● **EXERCISE**
What lines of the listing include the string "vote"? Show them all.

● **EXERCISE MATERIALS**
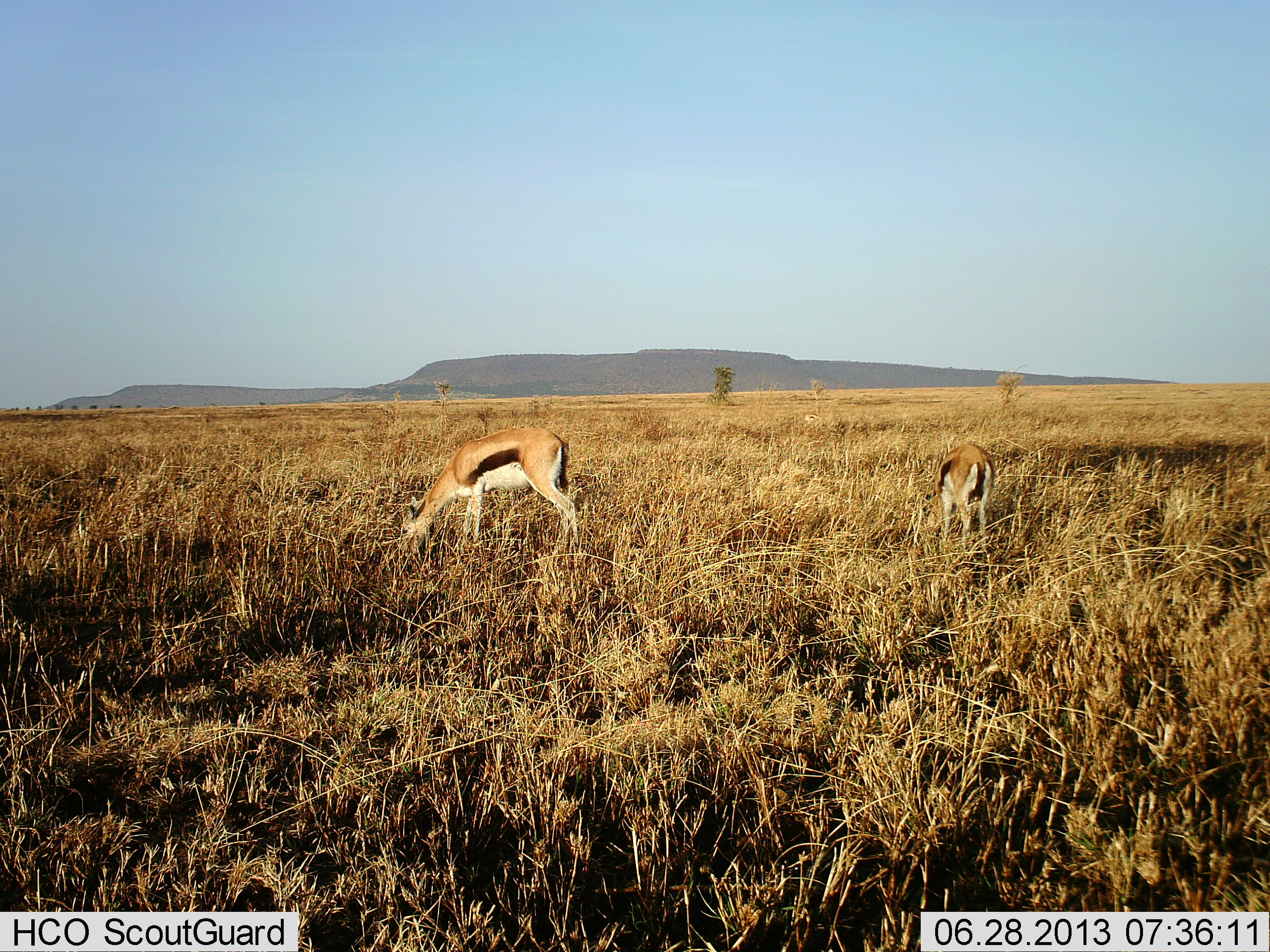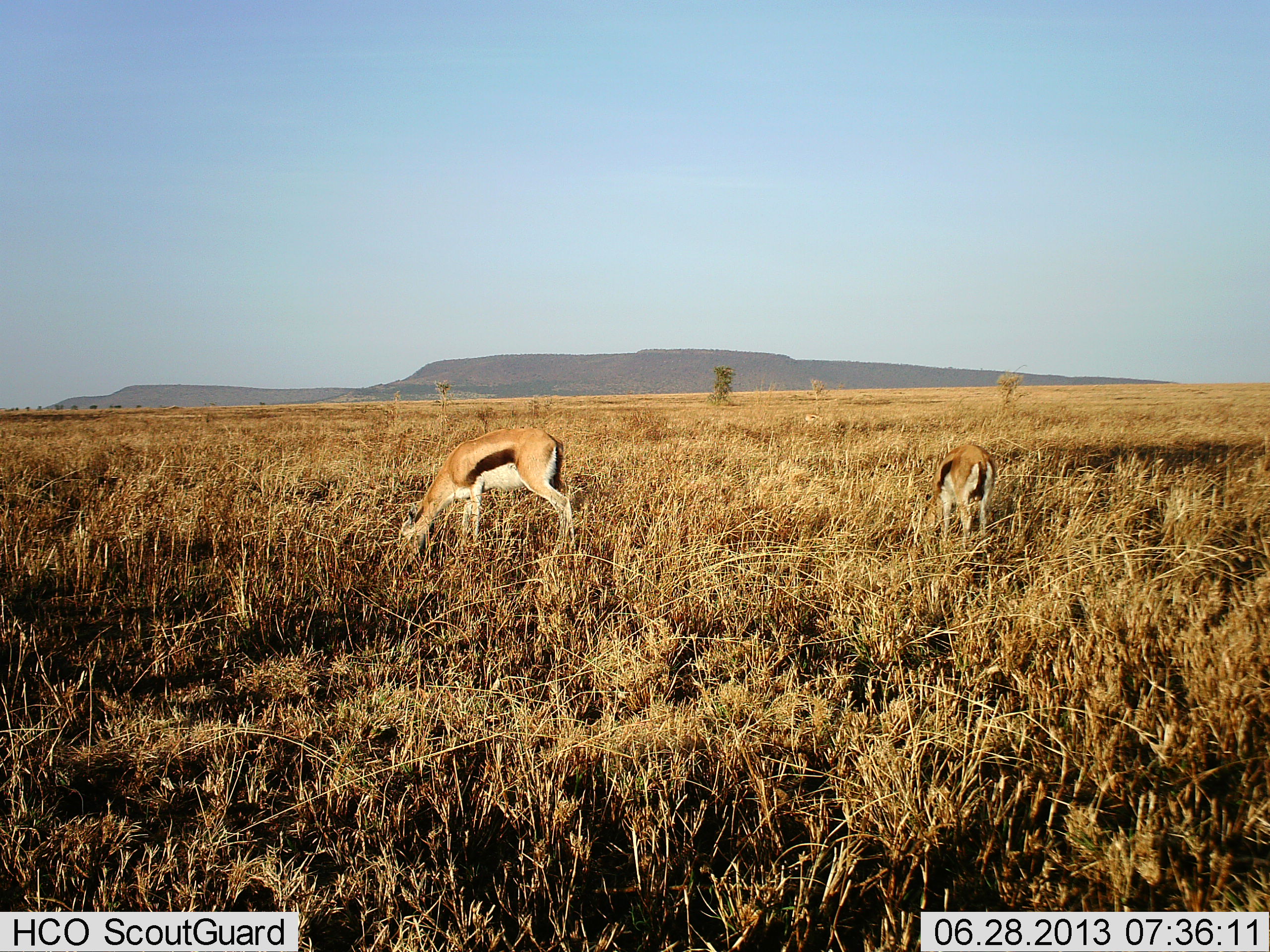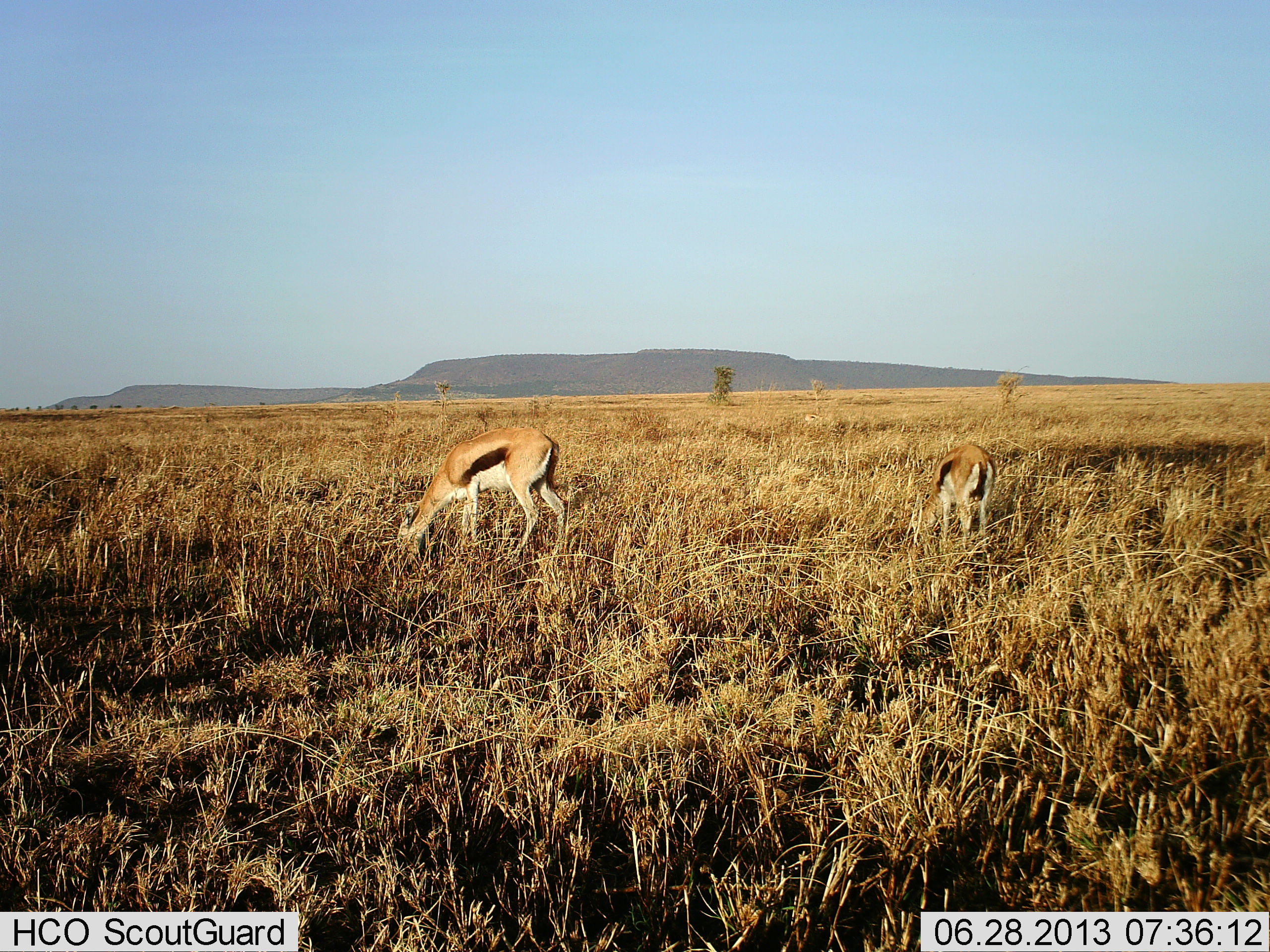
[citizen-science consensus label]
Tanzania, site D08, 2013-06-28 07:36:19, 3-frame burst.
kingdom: Animalia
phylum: Chordata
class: Mammalia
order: Artiodactyla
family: Bovidae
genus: Eudorcas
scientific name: Eudorcas thomsonii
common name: thomson's gazelle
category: gazellethomsons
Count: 2.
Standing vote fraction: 18%.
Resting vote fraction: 0%.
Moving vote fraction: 6%.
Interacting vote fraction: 0%.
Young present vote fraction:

● **THE COMPLETED TASK**
Standing vote fraction: 18%.
Resting vote fraction: 0%.
Moving vote fraction: 6%.
Interacting vote fraction: 0%.
Young present vote fraction:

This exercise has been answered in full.